No hay duda. Es claro, por obvio, que Dios no puso a cocinar a Adán y Eva en el Paraíso. Allí no cocinaban ni nada parecido. Tampoco iban al mercado los sábados, ni eran cocinillas de fin de semana. Ni una mala BBQ los domingos, al parecer. Nunca se ha sabido a qué dedicaban su tiempo libre, que era todo. Ni siquiera hoy día en la Wikipedia se explica. En realidad, allí nunca pasaba nada ni se cocía nada. ¡Puaggh, vaya muermo!
Menos mal que luego todo cambió por mano del diablo y su serpentina y magnífica manzana. Gracias a ese sensual bocado de Eva que dejó marcados para todo el futuro sus dientes en la fruta y en la cabeza de Steve Jobs, hoy somos esos raros animales que cocinan. Claro, que a la pobre Eva y al género femenino no les salió gratis pues les cayó la del pulpo y ha venido hasta hoy pagando el pato -a la manzana- de su golosa osadía con el castigo divino-histórico de haber tenido que cocinar en las cavernas-casas de los hombres sin puñetera opción alternativa ni reconocimiento ni sueldo. Y mucho cuidadito ¡ehhhh! Que si aquello no estaba como ellos mandaban, las zurraban la badana; y si aquel día el torpe del varón no había sabido cazar, no había encontrado trabajo o se había cogido una cogorza del siete y no había nada que llevarse a la boca, las calentaban y eran el foco de su ira patriarcal.

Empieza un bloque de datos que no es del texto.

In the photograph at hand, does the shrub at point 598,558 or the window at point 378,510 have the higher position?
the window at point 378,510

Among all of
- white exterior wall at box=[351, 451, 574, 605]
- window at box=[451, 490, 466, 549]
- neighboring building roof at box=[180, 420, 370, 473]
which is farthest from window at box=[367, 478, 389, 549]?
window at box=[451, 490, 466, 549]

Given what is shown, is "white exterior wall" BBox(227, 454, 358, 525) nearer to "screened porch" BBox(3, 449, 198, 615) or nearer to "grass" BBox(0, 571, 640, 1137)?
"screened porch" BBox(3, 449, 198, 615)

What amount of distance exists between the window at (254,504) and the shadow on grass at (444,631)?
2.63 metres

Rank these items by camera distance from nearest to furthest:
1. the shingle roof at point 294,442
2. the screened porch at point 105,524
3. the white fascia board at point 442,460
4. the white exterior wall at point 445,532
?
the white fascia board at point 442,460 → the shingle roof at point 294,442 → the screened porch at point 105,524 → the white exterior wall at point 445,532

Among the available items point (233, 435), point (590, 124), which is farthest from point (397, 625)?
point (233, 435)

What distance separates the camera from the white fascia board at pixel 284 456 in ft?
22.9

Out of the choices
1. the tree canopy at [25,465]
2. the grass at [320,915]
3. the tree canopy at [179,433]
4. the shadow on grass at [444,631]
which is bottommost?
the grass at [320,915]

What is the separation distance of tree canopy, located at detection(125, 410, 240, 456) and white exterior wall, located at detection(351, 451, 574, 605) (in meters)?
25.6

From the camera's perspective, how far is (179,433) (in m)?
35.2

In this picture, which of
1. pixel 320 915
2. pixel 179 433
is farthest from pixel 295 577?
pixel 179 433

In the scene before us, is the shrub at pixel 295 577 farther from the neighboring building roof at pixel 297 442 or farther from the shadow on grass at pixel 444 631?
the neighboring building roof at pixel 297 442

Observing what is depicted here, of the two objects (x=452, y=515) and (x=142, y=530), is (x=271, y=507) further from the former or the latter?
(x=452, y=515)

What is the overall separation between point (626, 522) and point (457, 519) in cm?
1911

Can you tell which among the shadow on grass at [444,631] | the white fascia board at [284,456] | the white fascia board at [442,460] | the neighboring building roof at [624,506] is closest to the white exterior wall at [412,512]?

Y si por casualidad se les había ido la olla y se habían apañado para sacarse de su magín una receta nueva que aprovechaba hasta el último matojo y casquería, ¡uf!, no te digo trigo, primero las volvían a cascar y luego, a la hoguera con ellas, por brujas creativas, que hacerse un ferránadriá en aquel entonces estaba muy mal visto del tó. Condenadas y malditas por los siglos de los siglos, amén. Pero bueno, dejémoslo estar aquí que eso parece estar consabido ya, masticado y en aparentes vías de digestión. A ver para cuándo nos deja de chiflar el orto. Además, no es el tema que toca hoy. ¿O sí?
Volviendo pues al caso, digamos que ni Dios, ni Jesucristo ni el Espíritu Santo, en trinidad, parejita o por separado, pisaron siquiera la cocina ni metieron las manos en la masa: nunca supieron freir un huevo; jamás descabezaron ni despiezaron un pollo; en la vida, terrera o celestial, se marcaron un potaje; ni, por olvido siquiera, tuvieron intención de currarse unos boquerones en vinagre, aunque al vinate sí que le pegaban… y así ad eternum. Por cierto, tampoco a la virgen se la vio nunca mancharse las manos fregando los platos ni los cacharros.
Pero claro eso no hubiera tenido sentido alguno siendo, como era, inmaculada. Pues aunque la virginidad no esté ausente de la cocina, si que es absolutamente cierto que está reñida con ella -de ahí que las púberes no quieran saber ni flagüers de la cocina y que, después, la mayonesa se corte con la regla, como todos sabemos-, pues si bien son muchos los productos que se pueden ingerir tal cual nos los regala la naturaleza, más verdad es que la intervención de la mano humana, de la mano de la cocinera/o, es la que caracteriza la cocina, y al hacerlo se pierde toda virginidad sin duda alguna.
Así pues, concluimos que Satán es el obrador de la cocina y su alma pater y la mujer la obrera y su alma mater. La cuestión queda clara: todo lo bueno que nos ha dado la cocina, que nos ha dado tanto, se lo debemos a las “Lucys”, es decir, a Lucifer y a las mujeres, así que levantémosles ya la maldición ancestral que pesa sobre ellas, que ya es hora, y alabémosles el gusto y el curro: benditas sean.